GIVEN REQUEST: Please rewrite all the rows below, swapping every "camera" for "lens" and leaving everything else unchanged. Omit the pictures from your answer.

INPUT RECORDS:
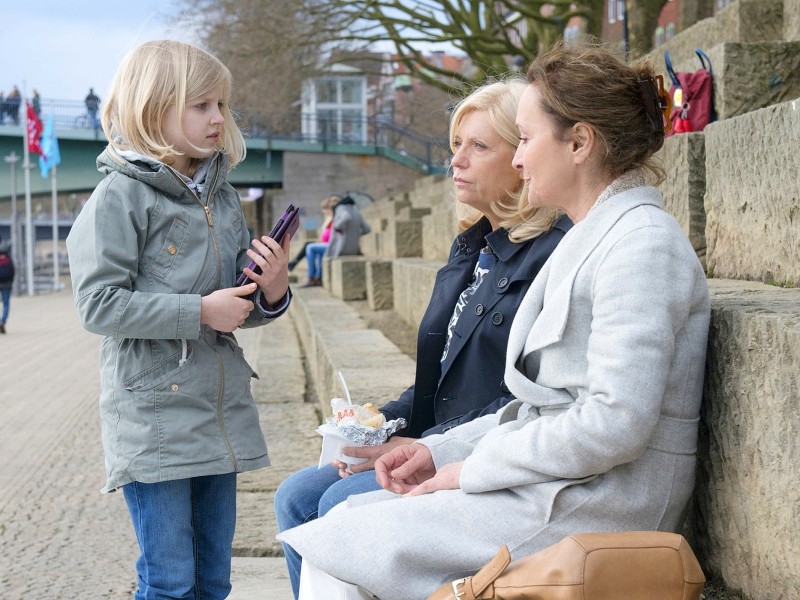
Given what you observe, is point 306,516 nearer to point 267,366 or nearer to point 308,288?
point 267,366

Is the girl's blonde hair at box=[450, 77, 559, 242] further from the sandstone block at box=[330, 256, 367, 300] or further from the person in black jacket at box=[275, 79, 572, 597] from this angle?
the sandstone block at box=[330, 256, 367, 300]

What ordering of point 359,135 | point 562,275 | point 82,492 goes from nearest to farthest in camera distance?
point 562,275, point 82,492, point 359,135

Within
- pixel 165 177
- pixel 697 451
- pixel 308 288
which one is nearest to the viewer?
pixel 697 451

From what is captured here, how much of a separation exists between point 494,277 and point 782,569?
1092 mm

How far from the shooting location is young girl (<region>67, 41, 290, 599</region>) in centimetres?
248

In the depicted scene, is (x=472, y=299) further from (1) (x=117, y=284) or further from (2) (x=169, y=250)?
(1) (x=117, y=284)

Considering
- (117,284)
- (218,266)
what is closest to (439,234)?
(218,266)

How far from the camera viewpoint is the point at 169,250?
2.57 meters

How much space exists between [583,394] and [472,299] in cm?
79

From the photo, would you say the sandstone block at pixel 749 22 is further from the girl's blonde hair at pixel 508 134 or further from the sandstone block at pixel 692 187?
the girl's blonde hair at pixel 508 134

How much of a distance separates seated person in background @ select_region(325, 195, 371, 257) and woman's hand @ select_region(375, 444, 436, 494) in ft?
43.5

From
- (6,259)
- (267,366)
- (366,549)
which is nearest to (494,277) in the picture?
(366,549)

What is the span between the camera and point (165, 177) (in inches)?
99.8

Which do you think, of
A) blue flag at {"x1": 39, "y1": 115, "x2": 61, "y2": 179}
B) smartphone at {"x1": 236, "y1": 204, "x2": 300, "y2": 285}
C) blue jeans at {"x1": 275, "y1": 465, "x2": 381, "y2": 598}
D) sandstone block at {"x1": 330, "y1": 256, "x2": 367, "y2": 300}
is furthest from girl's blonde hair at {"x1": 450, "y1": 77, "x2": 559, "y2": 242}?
blue flag at {"x1": 39, "y1": 115, "x2": 61, "y2": 179}
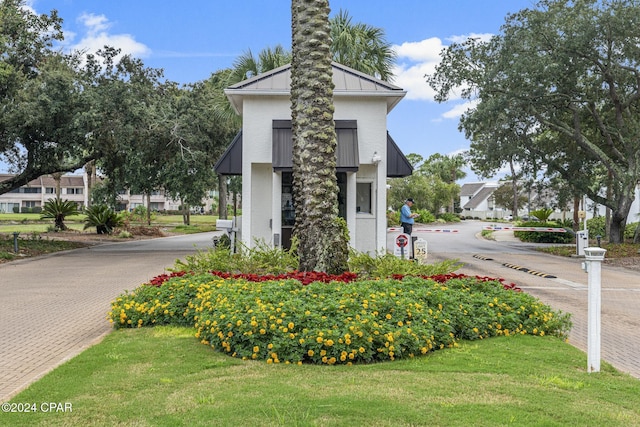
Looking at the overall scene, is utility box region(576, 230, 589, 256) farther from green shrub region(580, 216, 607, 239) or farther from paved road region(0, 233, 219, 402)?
paved road region(0, 233, 219, 402)

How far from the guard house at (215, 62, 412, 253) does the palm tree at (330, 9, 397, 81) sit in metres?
9.47

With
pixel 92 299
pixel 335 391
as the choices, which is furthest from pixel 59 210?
pixel 335 391

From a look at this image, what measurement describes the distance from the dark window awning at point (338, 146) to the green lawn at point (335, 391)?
8423mm

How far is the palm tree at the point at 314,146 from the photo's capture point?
893 centimetres

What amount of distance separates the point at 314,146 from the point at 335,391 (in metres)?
4.89

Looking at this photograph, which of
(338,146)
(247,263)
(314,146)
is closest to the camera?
(314,146)

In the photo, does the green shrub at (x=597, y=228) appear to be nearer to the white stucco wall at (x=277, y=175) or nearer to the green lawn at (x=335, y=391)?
the white stucco wall at (x=277, y=175)

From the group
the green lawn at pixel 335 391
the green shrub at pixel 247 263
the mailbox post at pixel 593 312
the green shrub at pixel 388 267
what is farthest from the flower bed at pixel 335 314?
the mailbox post at pixel 593 312

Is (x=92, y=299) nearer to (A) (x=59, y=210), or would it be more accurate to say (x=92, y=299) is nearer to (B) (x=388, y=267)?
(B) (x=388, y=267)

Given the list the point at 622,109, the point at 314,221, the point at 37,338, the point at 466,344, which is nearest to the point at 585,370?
the point at 466,344

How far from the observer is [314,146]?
8.99 m

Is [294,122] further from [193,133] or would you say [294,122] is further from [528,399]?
[193,133]

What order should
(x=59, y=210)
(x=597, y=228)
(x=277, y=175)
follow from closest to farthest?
(x=277, y=175), (x=59, y=210), (x=597, y=228)

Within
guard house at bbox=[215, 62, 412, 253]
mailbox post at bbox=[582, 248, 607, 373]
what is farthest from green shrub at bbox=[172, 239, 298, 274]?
mailbox post at bbox=[582, 248, 607, 373]
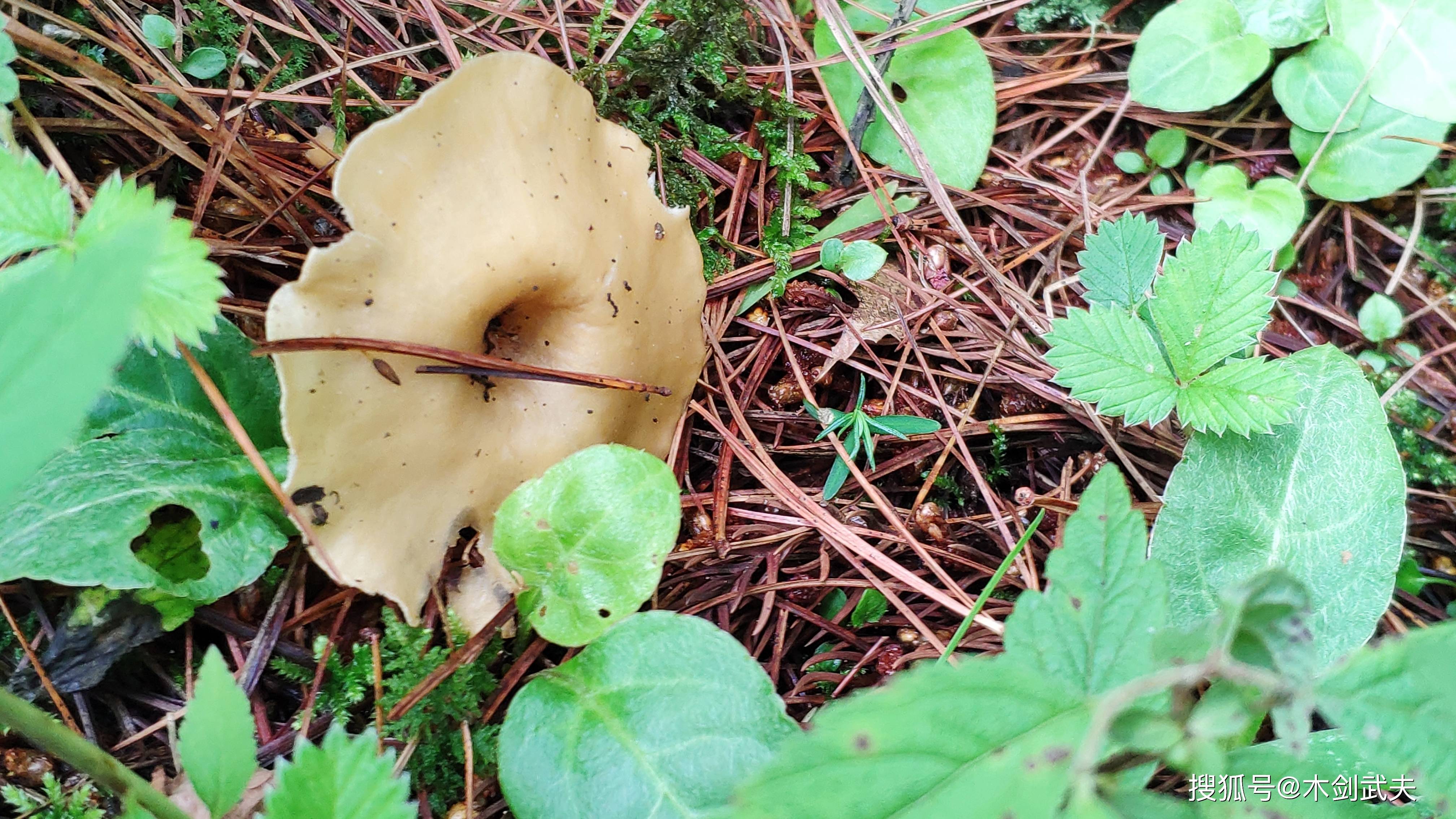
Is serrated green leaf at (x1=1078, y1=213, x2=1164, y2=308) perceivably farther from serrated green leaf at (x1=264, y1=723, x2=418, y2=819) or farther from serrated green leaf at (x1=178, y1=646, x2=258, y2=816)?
serrated green leaf at (x1=178, y1=646, x2=258, y2=816)

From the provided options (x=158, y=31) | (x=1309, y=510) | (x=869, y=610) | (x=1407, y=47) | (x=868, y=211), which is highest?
(x=158, y=31)

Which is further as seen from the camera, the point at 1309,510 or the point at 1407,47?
the point at 1407,47

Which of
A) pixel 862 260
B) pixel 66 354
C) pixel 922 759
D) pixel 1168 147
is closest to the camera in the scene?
pixel 66 354

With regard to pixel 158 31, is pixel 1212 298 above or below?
below

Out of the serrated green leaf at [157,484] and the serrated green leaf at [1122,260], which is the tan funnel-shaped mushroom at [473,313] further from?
the serrated green leaf at [1122,260]

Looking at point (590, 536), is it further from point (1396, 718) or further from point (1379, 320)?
point (1379, 320)

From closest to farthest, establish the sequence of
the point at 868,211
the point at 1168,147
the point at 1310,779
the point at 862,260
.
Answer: the point at 1310,779 → the point at 862,260 → the point at 868,211 → the point at 1168,147

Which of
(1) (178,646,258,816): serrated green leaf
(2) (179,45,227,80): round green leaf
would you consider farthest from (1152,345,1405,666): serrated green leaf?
(2) (179,45,227,80): round green leaf

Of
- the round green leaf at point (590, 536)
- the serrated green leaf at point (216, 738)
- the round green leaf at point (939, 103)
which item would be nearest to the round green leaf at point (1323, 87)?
the round green leaf at point (939, 103)

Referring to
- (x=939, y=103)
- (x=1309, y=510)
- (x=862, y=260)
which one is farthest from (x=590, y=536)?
(x=939, y=103)
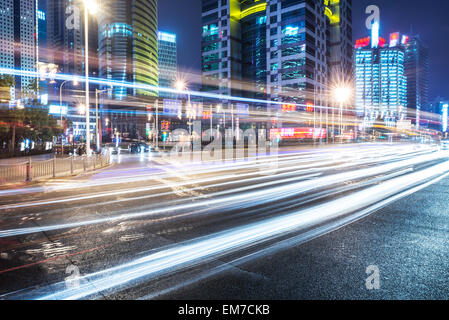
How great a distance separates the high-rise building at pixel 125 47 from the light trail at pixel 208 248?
437ft

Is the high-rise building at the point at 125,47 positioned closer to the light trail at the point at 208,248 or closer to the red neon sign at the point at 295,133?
the red neon sign at the point at 295,133

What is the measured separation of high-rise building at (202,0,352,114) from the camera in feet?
247

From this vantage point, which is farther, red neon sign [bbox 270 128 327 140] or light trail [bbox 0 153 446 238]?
red neon sign [bbox 270 128 327 140]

EXERCISE RESPONSE:
Given what you observe, is point 306,516 nearer to point 267,366 or nearer to point 308,288?
point 267,366

Is the girl's blonde hair at box=[450, 77, 559, 242] further from the sandstone block at box=[330, 256, 367, 300] or further from the person in black jacket at box=[275, 79, 572, 597] from this angle?
the sandstone block at box=[330, 256, 367, 300]

What ordering of point 359,135 | point 562,275 | point 82,492 goes from nearest to farthest in lens distance?
point 562,275, point 82,492, point 359,135

Within
- pixel 165 177
- pixel 697 451
- pixel 308 288
which one is nearest to the viewer?
pixel 697 451

From what is captured here, how much of a separation exists between point 494,277 and point 782,569?
1092 mm

How far from the shooting location is young girl (<region>67, 41, 290, 599</region>) in centimetres?
248

In the depicted scene, is (x=472, y=299) further from (1) (x=117, y=284) or further from (2) (x=169, y=250)?
(1) (x=117, y=284)

Considering
- (117,284)
- (218,266)
what is closest to (439,234)?
(218,266)

How far from the lens viewpoint is the point at 169,250?
2.57 meters

How much space exists between [583,394] and [472,299] in cm?
79

From the photo, would you say the sandstone block at pixel 749 22 is further from the girl's blonde hair at pixel 508 134 or further from the sandstone block at pixel 692 187?
the girl's blonde hair at pixel 508 134

How much of a distance separates seated person in background @ select_region(325, 195, 371, 257) and woman's hand @ select_region(375, 444, 436, 494) in ft?
43.5

From
- (6,259)
- (267,366)
- (366,549)
which is nearest to (494,277) in the picture?
(366,549)

What is the span between the lens and point (165, 177) (in inches)?
99.8

Which do you think, of
A) blue flag at {"x1": 39, "y1": 115, "x2": 61, "y2": 179}
B) smartphone at {"x1": 236, "y1": 204, "x2": 300, "y2": 285}
C) blue jeans at {"x1": 275, "y1": 465, "x2": 381, "y2": 598}
D) sandstone block at {"x1": 330, "y1": 256, "x2": 367, "y2": 300}
is furthest from girl's blonde hair at {"x1": 450, "y1": 77, "x2": 559, "y2": 242}?
blue flag at {"x1": 39, "y1": 115, "x2": 61, "y2": 179}
Looking at the overall scene, is utility box region(576, 230, 589, 256) farther from green shrub region(580, 216, 607, 239) or farther from paved road region(0, 233, 219, 402)?
paved road region(0, 233, 219, 402)

How far from the guard house at (215, 62, 412, 253) does the palm tree at (330, 9, 397, 81) sit in metres?
9.47

With
pixel 92 299
pixel 335 391
as the choices, which is furthest from pixel 59 210?
pixel 335 391

From a look at this image, what measurement describes the distance from the dark window awning at point (338, 146) to the green lawn at point (335, 391)?
8423mm

How far is the palm tree at the point at 314,146 from the photo's capture point?
893 centimetres

What amount of distance separates the point at 314,146 from the point at 335,391 (in metres)?
4.89

Looking at this photograph, which of
(338,146)
(247,263)
(314,146)
is closest to the lens?
(314,146)

In the photo, does the green shrub at (x=597, y=228) appear to be nearer to the white stucco wall at (x=277, y=175) or nearer to the green lawn at (x=335, y=391)?
the white stucco wall at (x=277, y=175)

From the group
the green lawn at pixel 335 391
the green shrub at pixel 247 263
the mailbox post at pixel 593 312
the green shrub at pixel 388 267
what is farthest from the flower bed at pixel 335 314?
the mailbox post at pixel 593 312

Is (x=92, y=299) nearer to (A) (x=59, y=210), or would it be more accurate to say (x=92, y=299) is nearer to (B) (x=388, y=267)?
(B) (x=388, y=267)

Given the list the point at 622,109, the point at 314,221, the point at 37,338, the point at 466,344, which is nearest to the point at 585,370?
the point at 466,344

How far from the observer is [314,146]?
8.99 m

Is [294,122] further from [193,133] or would you say [294,122] is further from [528,399]?
[193,133]

What order should
(x=59, y=210)
(x=597, y=228)
(x=277, y=175)
follow from closest to farthest?
(x=277, y=175), (x=59, y=210), (x=597, y=228)

Within
guard house at bbox=[215, 62, 412, 253]
mailbox post at bbox=[582, 248, 607, 373]
what is farthest from green shrub at bbox=[172, 239, 298, 274]?
mailbox post at bbox=[582, 248, 607, 373]
Is serrated green leaf at (x1=1078, y1=213, x2=1164, y2=308) perceivably farther from serrated green leaf at (x1=264, y1=723, x2=418, y2=819) or farther from serrated green leaf at (x1=178, y1=646, x2=258, y2=816)?
serrated green leaf at (x1=178, y1=646, x2=258, y2=816)

From the provided options (x=158, y=31) | (x=1309, y=510) | (x=869, y=610) | (x=1407, y=47) | (x=868, y=211), which is highest?
(x=158, y=31)

Which is further as seen from the lens, the point at 1309,510 or the point at 1407,47?
the point at 1407,47

Which of
A) pixel 862 260
B) pixel 66 354
C) pixel 922 759
D) pixel 1168 147
is closest to the lens in the scene?
pixel 66 354

With regard to pixel 158 31, is pixel 1212 298 above or below?
below

Out of the serrated green leaf at [157,484] and the serrated green leaf at [1122,260], which is the tan funnel-shaped mushroom at [473,313] further from?
the serrated green leaf at [1122,260]

Looking at point (590, 536), is it further from point (1396, 718) or further from point (1379, 320)?
point (1379, 320)

From closest to farthest, establish the sequence of
the point at 868,211
the point at 1168,147
the point at 1310,779
the point at 862,260
.
Answer: the point at 1310,779 → the point at 862,260 → the point at 868,211 → the point at 1168,147

Which of
(1) (178,646,258,816): serrated green leaf
(2) (179,45,227,80): round green leaf
would you consider farthest from (1152,345,1405,666): serrated green leaf?
(2) (179,45,227,80): round green leaf

Of
- the round green leaf at point (590, 536)
- the serrated green leaf at point (216, 738)
- the round green leaf at point (939, 103)
which item would be nearest to the round green leaf at point (1323, 87)?
the round green leaf at point (939, 103)

Referring to
- (x=939, y=103)
- (x=1309, y=510)
- (x=862, y=260)
which one is farthest from (x=590, y=536)?
(x=939, y=103)
How great a distance separates the high-rise building at pixel 125 47 from the light trail at pixel 208 248?
437ft

Is the high-rise building at the point at 125,47 positioned closer to the light trail at the point at 208,248 or closer to the red neon sign at the point at 295,133?
the red neon sign at the point at 295,133

What is the measured separation of high-rise building at (202,0,352,114) from the lens in feet?
247

From this vantage point, which is farther, red neon sign [bbox 270 128 327 140] or light trail [bbox 0 153 446 238]?
red neon sign [bbox 270 128 327 140]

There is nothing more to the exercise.